Anticancer potential of artemisia annua

Abstract

Introduction: Cancer is one of the major challenges of medicine. Chemotherapy, surgery, radiother­apy are available treatment methods, but in many cases have limited efficacy. In recent years, the po­tential anticancerogenic effects of some plants have been investigated. One of these plants is Artemis­ia annua (AA) - sweet Wormwood. Its main chemical component is artemisinin. Materials and methods: The aim of this article is a discussion of molecular mechanisms of antican­cer effects of artemisinin. A documentary approach is used. A literature analysis of articles, available in Pubmed and ClinicalKey is presented. The keywords used for collecting of data were: `artemis­inin cancer` (5 articles); `artemisinin mechanism of action`(3 articles) and `artemisinin breast can­cer` (4 articles). Results: Pharmacochemical investigations claim that the potential anticancer mechanisms of arte­misinin are: endoperoxide moiety (the peroxide bridge of artemisinin can react with the ferrous atom and produce free oxygen radicals that leads to Deoxyribonucleic acid (DNA) damage in tumor cells); cell cycle arrest (inhibition of cyclins and cyclin-dependent kinases (CDKs)), resulting in arrest of cancer cell in Growth2 phase/Metaphase); stimulating apoptosis and autophagy (promoting the re­lease of cytochrome 3 and the overexpression of proapoptotic gene B-cell-lymphoma-associated-X-protein(BAX)) , but also by activating caspase-3 and caspase-9) and anti-metastatic activity (reduc­ing angiogenesis growth factors like vascular endothelial growth factor).
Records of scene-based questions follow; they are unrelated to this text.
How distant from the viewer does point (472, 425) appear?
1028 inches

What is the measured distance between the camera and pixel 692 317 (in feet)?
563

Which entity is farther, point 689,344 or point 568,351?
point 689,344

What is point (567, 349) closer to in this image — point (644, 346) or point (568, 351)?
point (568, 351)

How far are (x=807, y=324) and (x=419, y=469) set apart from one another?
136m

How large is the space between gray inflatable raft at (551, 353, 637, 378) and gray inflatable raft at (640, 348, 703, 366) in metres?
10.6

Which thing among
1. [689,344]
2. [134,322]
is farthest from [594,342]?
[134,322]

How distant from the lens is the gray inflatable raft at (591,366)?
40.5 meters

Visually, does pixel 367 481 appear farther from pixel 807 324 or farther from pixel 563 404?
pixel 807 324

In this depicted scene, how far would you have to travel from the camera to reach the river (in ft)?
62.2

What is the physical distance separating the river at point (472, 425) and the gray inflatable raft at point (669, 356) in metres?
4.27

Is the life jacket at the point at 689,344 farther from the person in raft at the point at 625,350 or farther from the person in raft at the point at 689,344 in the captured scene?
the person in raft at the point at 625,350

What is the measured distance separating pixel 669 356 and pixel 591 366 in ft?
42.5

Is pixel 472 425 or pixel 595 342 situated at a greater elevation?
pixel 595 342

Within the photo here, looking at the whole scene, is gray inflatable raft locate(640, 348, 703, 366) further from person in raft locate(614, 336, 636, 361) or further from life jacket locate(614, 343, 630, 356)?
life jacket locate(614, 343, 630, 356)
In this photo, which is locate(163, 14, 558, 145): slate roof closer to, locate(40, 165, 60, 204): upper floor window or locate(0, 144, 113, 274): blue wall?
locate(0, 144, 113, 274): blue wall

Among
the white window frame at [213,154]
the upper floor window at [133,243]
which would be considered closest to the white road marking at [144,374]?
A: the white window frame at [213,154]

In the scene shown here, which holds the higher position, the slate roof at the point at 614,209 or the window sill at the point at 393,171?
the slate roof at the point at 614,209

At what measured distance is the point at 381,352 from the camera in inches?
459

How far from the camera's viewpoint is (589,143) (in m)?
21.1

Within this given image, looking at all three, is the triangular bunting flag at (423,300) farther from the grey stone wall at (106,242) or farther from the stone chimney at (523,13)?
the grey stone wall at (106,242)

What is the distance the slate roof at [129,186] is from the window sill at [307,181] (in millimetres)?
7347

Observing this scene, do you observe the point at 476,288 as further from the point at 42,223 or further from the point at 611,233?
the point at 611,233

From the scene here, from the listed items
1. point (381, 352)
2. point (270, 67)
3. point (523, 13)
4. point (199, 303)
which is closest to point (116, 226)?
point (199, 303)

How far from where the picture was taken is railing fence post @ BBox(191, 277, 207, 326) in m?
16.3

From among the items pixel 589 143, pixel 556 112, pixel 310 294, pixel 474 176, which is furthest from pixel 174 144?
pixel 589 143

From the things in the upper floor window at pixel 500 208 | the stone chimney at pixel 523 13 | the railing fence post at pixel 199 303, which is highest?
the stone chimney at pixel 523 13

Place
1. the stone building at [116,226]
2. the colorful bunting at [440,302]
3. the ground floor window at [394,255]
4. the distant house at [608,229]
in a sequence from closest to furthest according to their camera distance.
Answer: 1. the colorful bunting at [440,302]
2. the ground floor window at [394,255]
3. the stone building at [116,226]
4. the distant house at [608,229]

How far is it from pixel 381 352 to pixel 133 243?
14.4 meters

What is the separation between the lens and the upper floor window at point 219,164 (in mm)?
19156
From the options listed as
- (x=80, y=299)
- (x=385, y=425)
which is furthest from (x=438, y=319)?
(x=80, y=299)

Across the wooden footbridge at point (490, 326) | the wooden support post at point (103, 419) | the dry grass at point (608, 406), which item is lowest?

In vivo studies by rats with breast cancer (BC) show that following an application of artemisinin there is impressive decrease in tumor cell volume. In vitro studies with adenocarcinoma cell line implanted rat mammary glands present that artemisinin significantly retards the growth of tumor cells. Conclusion: In the future, after further investigation of its mechanisms of actions, safety and effi­ciency artemisinin and its derivatives could be a new class of anticancer agents as up-to-date there are randomized trials for colon cancer (Artesunate), acute myeloid leukemia (Artesunate+Dihydroar temisinin+Cytarabine) and BC.